Brief descriptive captions:
┏━━

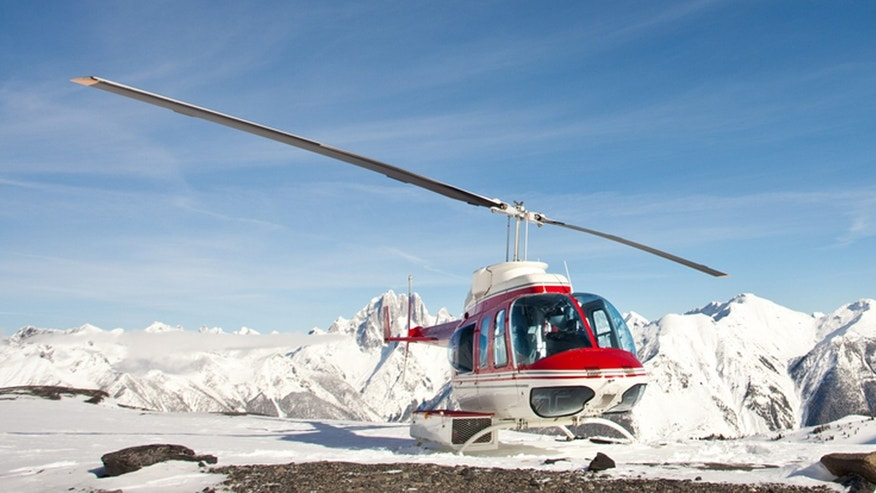 Arrive by chopper and hike through a glacier in Alaska.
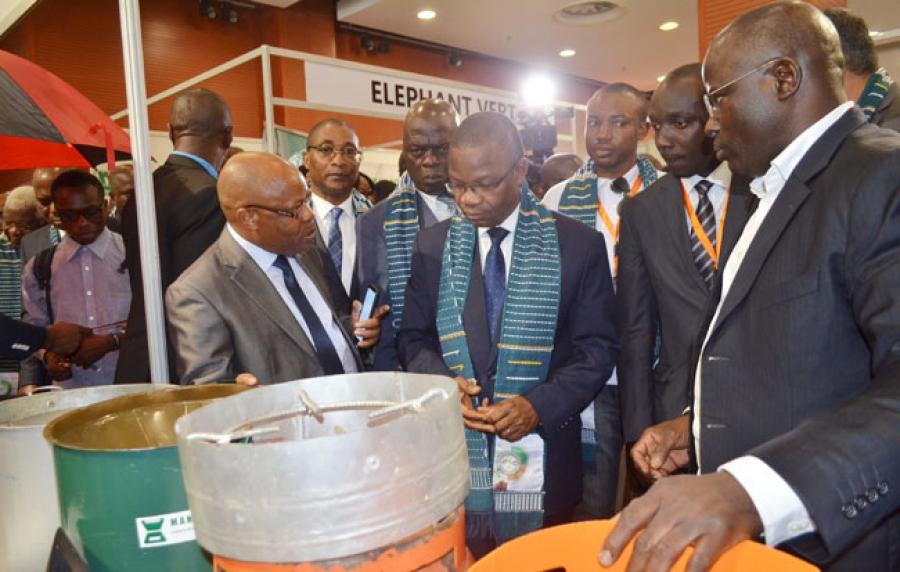 Le ministre (au centre) a invitu00e9 les experts u00e0 proposer des solutions innovantes et raisonnables aux gouvernements africains.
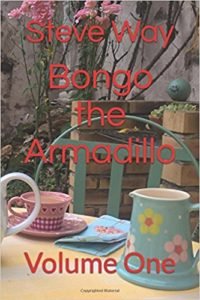 Bongo the Armadillo - steveway.org
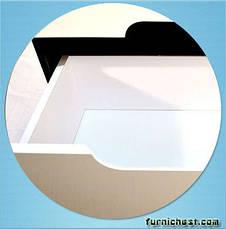 Пенал для ванной комнаты Симпл-Венге 40-11 левый (бока венге) ПИК, фото 3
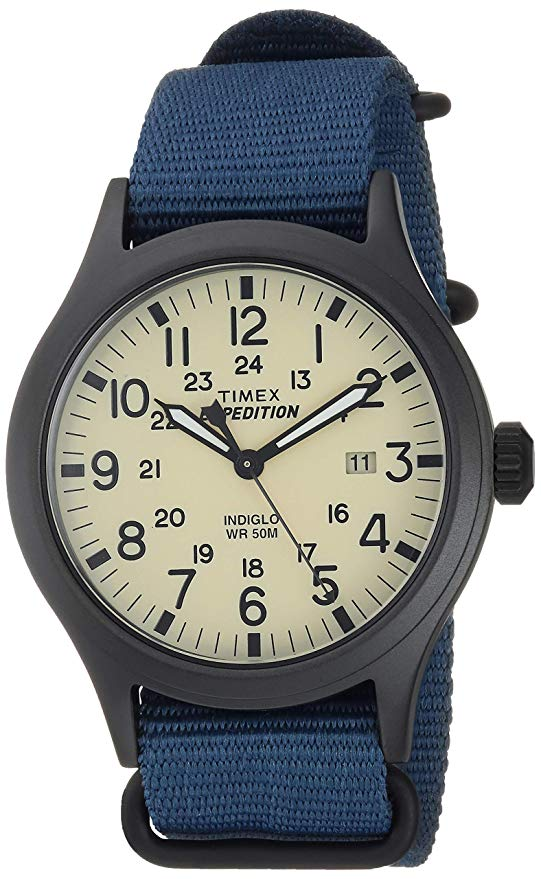 Timex Men's Expedition Scout 40 Watch ONLY $27.30 (Reg. $62)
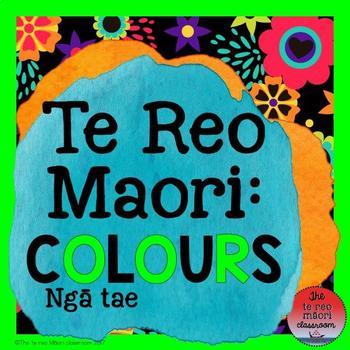 Te Reo Māori- Colours: Ngā tae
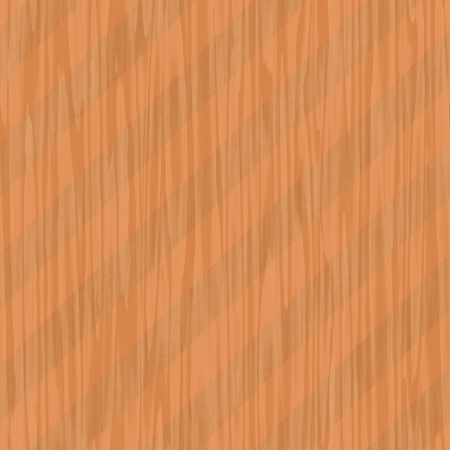 Wood. Seamless texture.  Stock Photo - 14006242
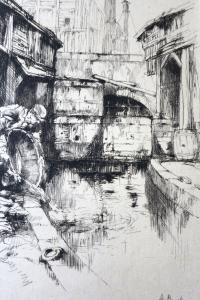 Paris ses eaux et ses fontaines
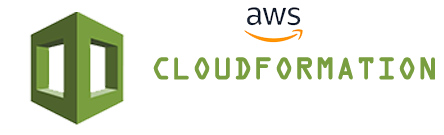AWS-CLOUD-FORMATION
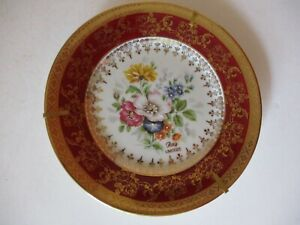 RAY LIMOGES PICTURE PLATE OR. FRANCE REHAUSSE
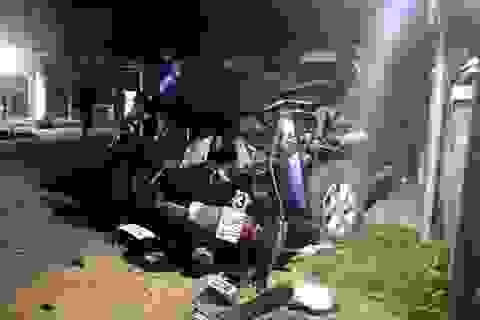 Vụ xe bán tải gây tai nạn liên hoàn: Tài xế có nồng độ cồn vượt quy định, không có bằng lái xe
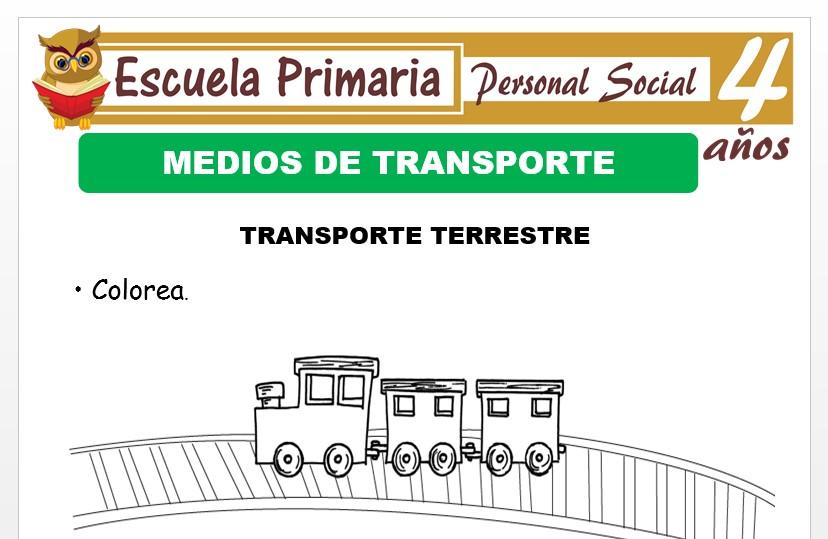 Modelo de la Ficha de Transporte terrestre para Niños de 4 Años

┗━━

• **ASSIGNMENT**
An exact copy of the entries above is needed, with the pictures removed.

• **RESPONSE FOR THIS EXERCISE**
 Arrive by chopper and hike through a glacier in Alaska.
 Le ministre (au centre) a invitu00e9 les experts u00e0 proposer des solutions innovantes et raisonnables aux gouvernements africains.
 Bongo the Armadillo - steveway.org
 Пенал для ванной комнаты Симпл-Венге 40-11 левый (бока венге) ПИК, фото 3
 Timex Men's Expedition Scout 40 Watch ONLY $27.30 (Reg. $62)
 Te Reo Māori- Colours: Ngā tae
 Wood. Seamless texture.  Stock Photo - 14006242
 Paris ses eaux et ses fontaines
AWS-CLOUD-FORMATION
 RAY LIMOGES PICTURE PLATE OR. FRANCE REHAUSSE
 Vụ xe bán tải gây tai nạn liên hoàn: Tài xế có nồng độ cồn vượt quy định, không có bằng lái xe
 Modelo de la Ficha de Transporte terrestre para Niños de 4 Años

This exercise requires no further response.